Elle aime les parfums de l’Arabie, le poivre noir que l’on va chercher dans les déserts ; elle aime la fleur de l’amandier, la grenade et les figues vertes, les bracelets d’ivoire, les lèvres rouges et les regards lascifs ; il lui faut les beuglements prolongés, et, dans les villes pleines de flambeaux, les orgies retentissantes ; elle aime la sève sucrée, la larme salée, le sperme gras ! Du sang ! À toi ! à toi ! Mère des montagnes !

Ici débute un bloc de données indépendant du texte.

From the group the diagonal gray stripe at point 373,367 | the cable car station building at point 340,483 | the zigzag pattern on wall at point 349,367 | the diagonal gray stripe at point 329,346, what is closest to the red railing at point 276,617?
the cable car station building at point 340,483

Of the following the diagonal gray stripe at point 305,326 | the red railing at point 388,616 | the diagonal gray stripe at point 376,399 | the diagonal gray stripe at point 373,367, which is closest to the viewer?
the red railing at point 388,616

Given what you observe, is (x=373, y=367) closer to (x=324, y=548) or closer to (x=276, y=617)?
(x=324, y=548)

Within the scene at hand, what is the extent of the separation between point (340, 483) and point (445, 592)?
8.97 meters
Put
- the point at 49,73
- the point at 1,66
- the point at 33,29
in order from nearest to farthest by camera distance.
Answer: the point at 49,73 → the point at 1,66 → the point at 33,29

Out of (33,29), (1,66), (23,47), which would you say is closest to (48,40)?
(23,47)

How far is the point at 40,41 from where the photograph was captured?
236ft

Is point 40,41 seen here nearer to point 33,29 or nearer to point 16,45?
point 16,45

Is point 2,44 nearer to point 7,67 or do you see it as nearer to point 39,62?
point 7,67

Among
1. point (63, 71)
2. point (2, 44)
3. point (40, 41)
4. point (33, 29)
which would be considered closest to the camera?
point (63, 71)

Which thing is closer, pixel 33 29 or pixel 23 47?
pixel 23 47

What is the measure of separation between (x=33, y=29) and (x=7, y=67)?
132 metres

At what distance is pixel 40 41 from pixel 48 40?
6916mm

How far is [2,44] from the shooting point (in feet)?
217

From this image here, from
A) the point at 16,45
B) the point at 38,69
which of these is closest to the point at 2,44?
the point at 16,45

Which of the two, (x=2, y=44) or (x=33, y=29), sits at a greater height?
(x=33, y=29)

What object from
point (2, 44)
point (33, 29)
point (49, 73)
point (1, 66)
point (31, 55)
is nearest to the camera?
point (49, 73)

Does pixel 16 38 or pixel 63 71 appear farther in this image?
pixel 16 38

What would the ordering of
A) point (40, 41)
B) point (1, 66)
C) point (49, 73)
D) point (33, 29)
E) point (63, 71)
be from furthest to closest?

Ils se tailladent les bras avec leurs poignards, leur dos résonne comme des boîtes creuses, on entend râler leurs poitrines, leurs yeux roulent et se ferment, des sourires obscènes passent sur leur figure livide, la musique redouble, les offrandes tombent dans les paniers, la foule s’accroît.
Des hommes vêtus en femmes et des femmes en habits d’hommes se poursuivent en poussant de grands éclats de voix qui ressemblent à des rires ou à des sanglots ; leurs robes jaunes transparentes sont collées sur leur bas-ventre par des plaques de sang caillé, et à travers le tissu mince on le voit qui coule en filets rouges sur les rondes cuisses blanches. Les femmes ont les cheveux mouillés comme si elles sortaient du bain, et les hommes n’ont pas de poil sur la poitrine. On entend au loin l’accord des flûtes d’ivoire avec des bruits de baisers, des chuchotements et des soupirs mêlés à des chœurs de voix molles, qui se bercent dans les airs comme une brise paresseuse sur les golfes tièdes.